Pump_failure_training

Workshop Banner

Predictive Maintenance: Failure Classifier - Workshop 🧪

Overview 📋

This hands-on workshop guides participants through building and evaluating various classification models to predict equipment failures. Participants will learn by working through a series of Jupyter notebooks, from data loading and preparation to model training and evaluation, and finally deploying a model with a Streamlit application.

What You’ll Learn 🧠

Loading, inspecting, and cleaning real-world data.
Performing data transformations to prepare data for modeling.
Establishing a baseline model for comparison.
Implementing and fine-tuning tree-based classification models:
- Random Forest
- XGBoost
- LightGBM (LGBM)
Using AutoML with PyCaret to find the best model.
Evaluating model performance using appropriate metrics.
Understanding the workflow of a machine learning project from data to model.
Deploying a model with a Streamlit application.

Getting Started 🛠️

✅ Recommended Platform: Google Colab.
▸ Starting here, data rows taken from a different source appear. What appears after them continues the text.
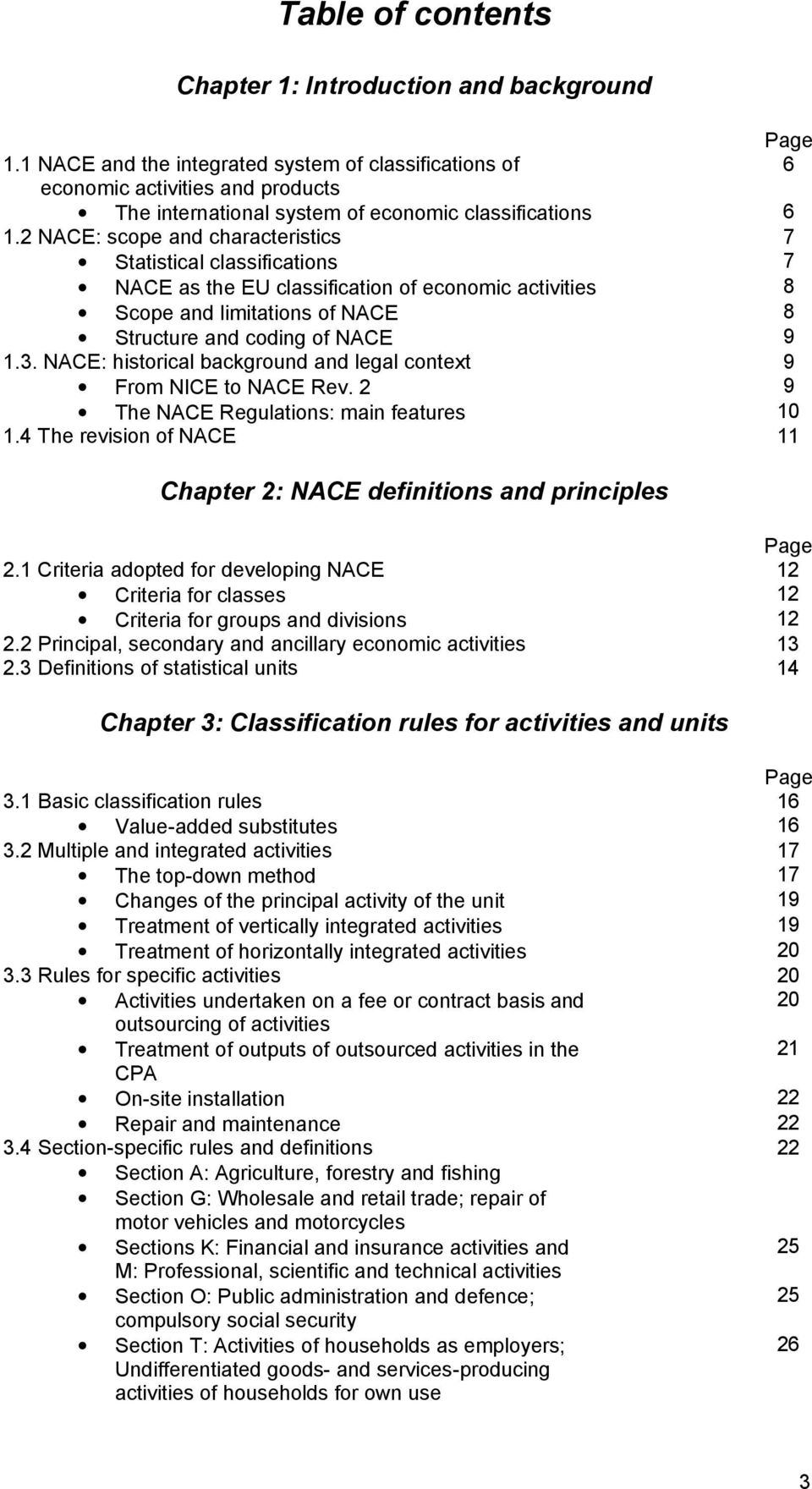 2 NACE: scope and characteristics 7 Statistical classifications 7 NACE as the EU classification of economic activities 8 Scope and limitations of NACE 8 Structure and coding of NACE 9 1.3.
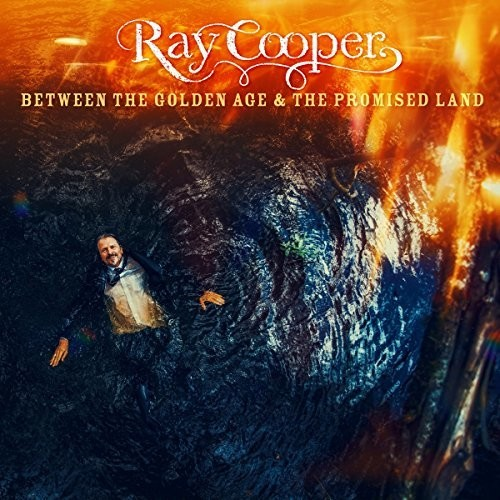 Ray Cooper - Between The Golden Age & The Promised Land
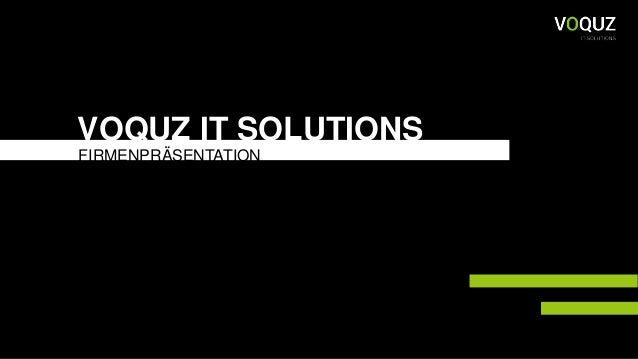 1 VOQUZ IT SOLUTIONS FIRMENPRÄSENTATION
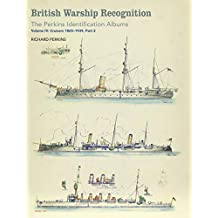 British Warship Recognition: The Perkins Identification Albums: Volume IV: Cruisers 1865-1939, Part 2 (English Edition)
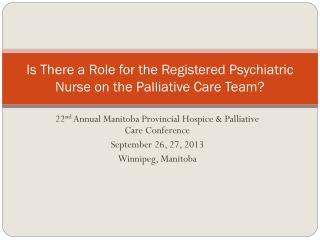 Is There  a Role for the Registered Psychiatric Nurse on the Palliative Care Team?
Google Colab provides a free, interactive environment that’s ideal for this workshop. No local installation is required!

What You Need:

A Google account.
A reliable internet connection.

Running the Notebooks in Colab:

Access the Notebooks:
- Open the main GitHub repository page for this workshop.
- Navigate to the soluciones/ directory.
Open in Colab:
- Click on a notebook file (e.g., 01_load_and_clean_data.ipynb).
- Look for an “Open in Colab” badge/button at the top of the notebook preview on GitHub. Click it.
- Alternatively, if the badge isn’t available:
  - On the GitHub notebook page, click the “Raw” button. Copy the URL from your browser’s address bar.
  - Open Google Colab (https://colab.research.google.com/).
  - Select File > Open notebook.
  - Choose the “GitHub” tab, paste the URL, and press Enter.
Install Dependencies (in Colab):
- Once a notebook is open in Colab, the first code cell in many notebooks will be for installing necessary libraries from the requirements.txt file.
- Run this cell by pressing Shift+Enter or clicking the play button.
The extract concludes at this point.